A PHP client for the Google Search Console API that makes it easy to import search performance data programmatically into your application.
- Requirements
- Installation
- Usage Examples
- Return Values
- API Reference
- Speed and Resource Requirements
- Google's Table Schema
- Additional Resources
Nothing fancy here:
- PHP 8.2+
- Google Search Console API credentials
- A GSC property that actually has some data in it
The GSC API Client is available as Composer package, which is most likely the easiest way to use this library.
So, to install it via Composer:
composer require abromeit/gsc-api-client
Before you can start pulling data, you'll need to:
- Set up a Google Cloud Project and enable the Search Console API
- Create credentials (we use service accounts)

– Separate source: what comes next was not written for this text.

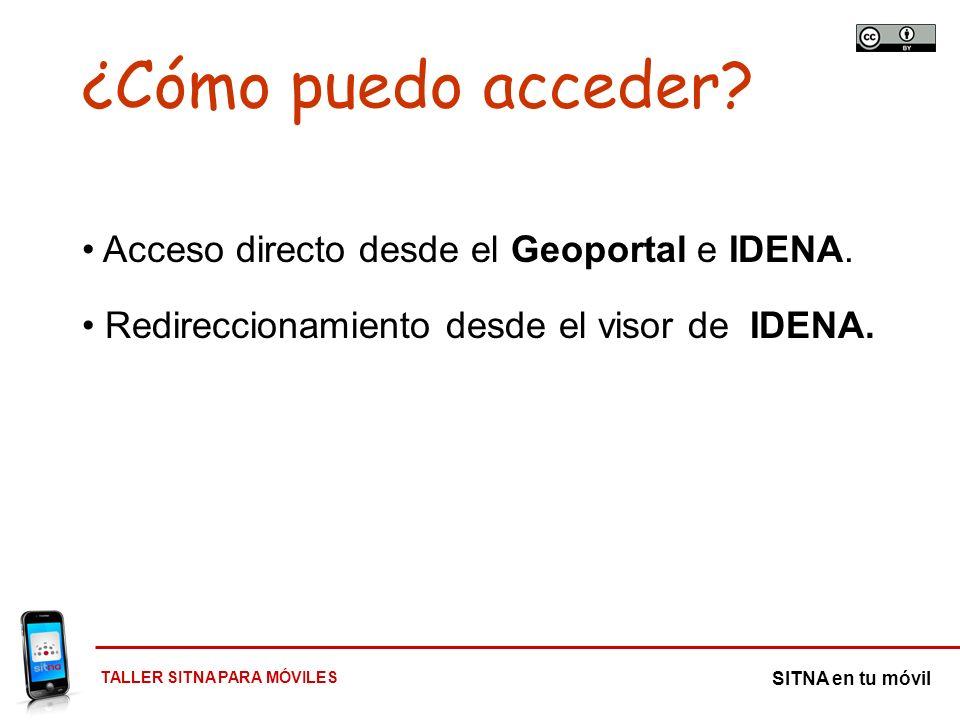 ¿Cómo puedo acceder Acceso directo desde el Geoportal e IDENA.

- Download your JSON credentials file
- Give your service account email access to your GSC properties
Check out these ready-to-use examples in the examples/
directory:
get-all-properties.php
- List all GSC properties you have access toget-top3-keywords-per-day.php
- Get the top 3 keywords for each dayget-top3-urls-per-day.php
- Get the top 3 URLs for each day
use Abromeit\GscApiClient\GscApiClient;
use Google\Client;
use Google\Service\SearchConsole;
// Initialize with service account
$googleClient = new Client();
$googleClient->setAuthConfig('/path/to/service-account.json');
$googleClient->addScope(SearchConsole::WEBMASTERS_READONLY);
$apiClient = new GscApiClient($googleClient);
Want to see what properties you have access to? Easy:
$properties = $apiClient->getProperties();
foreach ($properties as $property) {
echo $property->getSiteUrl() . "\n";
echo "Permission Level: " . $property->getPermissionLevel() . "\n";
}
Pick your poison:
// Using URL
$apiClient->setProperty('https://example.com/');
// Using domain property
$apiClient->setProperty('sc-domain:example.com');
Need last week's data? Got you covered:
// Last 7 days
$startDate = (new DateTime('today'))->sub(new DateInterval('P7D'));
$endDate = new DateTime('today');
$apiClient->setDates($startDate, $endDate);
// Or if you need specific dates
$apiClient->setDates(
new DateTime('2024-01-01'),
new DateTime('2024-01-31')
);
Aaand here's where the magic happens:
// Get daily performance data
$keywordData = $apiClient->getTopKeywordsByDay();
// Get URL data (max 25k rows per request)
$urlData = $apiClient->getTopUrlsByDay();
// Want fewer rows? No problem
$keywordData = $apiClient->getTopKeywordsByDay(100);
$urlData = $apiClient->getTopUrlsByDay(10);
// Get comprehensive search performance data
$performanceData = $apiClient->getSearchPerformanceByUrl();
// Filter by country (ISO-3166-1-Alpha-3, because apparently ISO codes weren't confusing enough)
$apiClient->setCountry('USA');
// Filter by device type (DESKTOP, MOBILE, TABLET)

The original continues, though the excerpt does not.